50 - The Band of Gideon, by Joseph S. Cotter, Jr., 1895-1919
published in The Book of American Negro Poetry, 1922

The band of Gideon roam the sky,
The howling wind is their war-cry,
The thunder's roll is their trumpet's peal
And the lightning's flash their vengeful steel.
      Each black cloud
      Is a fiery steed.
      And they cry aloud
      With each strong deed,
"The Sword of the Lord and Gideon."

And men below rear temples high
And mock their God with reasons why,
And live in arrogance, sin, and shame,
And rape their souls for the world's good name.
      Each black cloud
      Is a fiery steed.
      And they cry aloud
      With each strong deed,
"The Sword of the Lord and Gideon."

The band of Gideon roam the sky
And view the earth with baleful eye;
In holy wrath they scourge the land
With earthquake, storm, and burning brand.
      Each black cloud
      Is a fiery steed.
      And they cry aloud
      With each strong deed,
"The Sword of the Lord and Gideon."

The lightnings flash and the thunders roll,
And "Lord have mercy on my soul,"
Cry men as they fall on the stricken sod,
In agony searching for their God.
      Each black cloud
      Is a fiery steed.
      And they cry aloud
      With each strong deed,
"The Sword of the Lord and Gideon."

And men repent and then forget
That heavenly wrath they ever met.
The band of Gideon yet will come
And strike their tongues of blasphemy dumb.
      Each black cloud
      Is a fiery steed.
      And they cry aloud
      With each strong deed,
"The Sword of the Lord and Gideon."


51 - Casey at the Bat (1888), by Ernest Lawrence Thayer, 1863-1940

The outlook wasn't brilliant for the Mudville nine that day;
The score stood four to two with but one inning more to play.
And then when Cooney died at first, and Burrows did the same,
A sickly silence fell upon the patrons of the game.

A straggling few got up to go in deep despair.
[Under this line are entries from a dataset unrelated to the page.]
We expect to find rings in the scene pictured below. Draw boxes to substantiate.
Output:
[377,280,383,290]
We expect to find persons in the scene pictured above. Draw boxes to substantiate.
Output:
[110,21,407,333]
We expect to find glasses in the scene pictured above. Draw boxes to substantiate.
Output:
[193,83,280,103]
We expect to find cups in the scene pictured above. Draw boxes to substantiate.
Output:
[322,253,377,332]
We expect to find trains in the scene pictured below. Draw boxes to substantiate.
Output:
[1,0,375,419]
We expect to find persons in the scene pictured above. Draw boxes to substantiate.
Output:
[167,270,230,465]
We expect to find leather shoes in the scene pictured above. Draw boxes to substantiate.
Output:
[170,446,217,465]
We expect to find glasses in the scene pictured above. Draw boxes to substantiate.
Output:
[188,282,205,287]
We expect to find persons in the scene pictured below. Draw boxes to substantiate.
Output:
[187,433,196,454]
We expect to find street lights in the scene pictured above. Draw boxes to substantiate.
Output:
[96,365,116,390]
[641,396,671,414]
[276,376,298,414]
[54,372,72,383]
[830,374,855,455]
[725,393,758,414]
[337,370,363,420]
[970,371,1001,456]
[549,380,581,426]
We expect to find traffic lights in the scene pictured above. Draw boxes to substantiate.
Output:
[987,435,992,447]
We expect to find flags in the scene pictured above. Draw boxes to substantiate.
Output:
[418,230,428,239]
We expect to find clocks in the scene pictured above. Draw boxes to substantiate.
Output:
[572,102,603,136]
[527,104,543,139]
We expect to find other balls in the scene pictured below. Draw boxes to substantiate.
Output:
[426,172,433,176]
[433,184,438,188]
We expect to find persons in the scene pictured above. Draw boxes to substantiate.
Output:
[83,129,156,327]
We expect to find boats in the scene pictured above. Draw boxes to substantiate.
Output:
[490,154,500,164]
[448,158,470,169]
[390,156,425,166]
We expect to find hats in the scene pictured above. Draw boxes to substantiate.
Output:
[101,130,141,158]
The rest
Clung to that hope which springs eternal in the human breast:
They thought if only Casey could but get a whack at that,
They'd put up even money now, with Casey at the bat.

But Flynn preceded Casey, as did also Jimmy Blake,
And the former was a pudd'n, and the latter was a fake,
So upon the stricken multitude grim melancholy sat,
For there seemed but little hope of Casey's getting to the bat.

But Flynn let drive a single, to the wonderment of all,
And Blake, the much-despised, tore the cover off the ball,
And when the dust had lifted, and they saw what had occurred,
There was Jimmy safe on second, and Flynn a-hugging third.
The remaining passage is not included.